> DIRECTIONS FOR THIS TASK:
Transcribe exactly each line of the entries, from the opening line to the line with "Woman holding heart", with both of those lines included.

━━ PROVIDED RECORDS

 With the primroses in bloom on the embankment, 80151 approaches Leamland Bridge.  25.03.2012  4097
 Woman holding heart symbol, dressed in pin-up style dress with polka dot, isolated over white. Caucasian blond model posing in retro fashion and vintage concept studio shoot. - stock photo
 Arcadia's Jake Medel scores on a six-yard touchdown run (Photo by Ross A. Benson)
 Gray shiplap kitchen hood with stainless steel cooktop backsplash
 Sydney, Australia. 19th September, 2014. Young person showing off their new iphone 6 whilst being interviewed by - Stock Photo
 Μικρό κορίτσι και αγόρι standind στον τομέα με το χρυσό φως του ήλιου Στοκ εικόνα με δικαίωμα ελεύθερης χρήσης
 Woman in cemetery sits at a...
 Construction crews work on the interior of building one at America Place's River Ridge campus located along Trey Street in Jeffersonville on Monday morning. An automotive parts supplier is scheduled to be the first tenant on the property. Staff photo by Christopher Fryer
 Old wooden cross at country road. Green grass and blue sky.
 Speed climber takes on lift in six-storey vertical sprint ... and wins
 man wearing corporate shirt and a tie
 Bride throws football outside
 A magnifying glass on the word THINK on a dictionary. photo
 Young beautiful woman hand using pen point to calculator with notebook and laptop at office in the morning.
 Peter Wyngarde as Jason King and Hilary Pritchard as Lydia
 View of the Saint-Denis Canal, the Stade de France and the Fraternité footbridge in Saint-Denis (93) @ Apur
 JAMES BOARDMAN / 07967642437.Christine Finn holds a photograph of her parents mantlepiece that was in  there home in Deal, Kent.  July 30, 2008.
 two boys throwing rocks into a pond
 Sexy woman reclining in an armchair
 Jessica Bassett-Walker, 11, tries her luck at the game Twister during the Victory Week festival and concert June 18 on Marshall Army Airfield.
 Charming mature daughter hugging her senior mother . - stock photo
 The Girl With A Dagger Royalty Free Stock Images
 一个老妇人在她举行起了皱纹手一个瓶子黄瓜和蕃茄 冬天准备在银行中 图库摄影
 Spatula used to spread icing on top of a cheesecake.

━━━━

> YOUR SOLUTION:
 With the primroses in bloom on the embankment, 80151 approaches Leamland Bridge.  25.03.2012  4097
 Woman holding heart symbol, dressed in pin-up style dress with polka dot, isolated over white. Caucasian blond model posing in retro fashion and vintage concept studio shoot. - stock photo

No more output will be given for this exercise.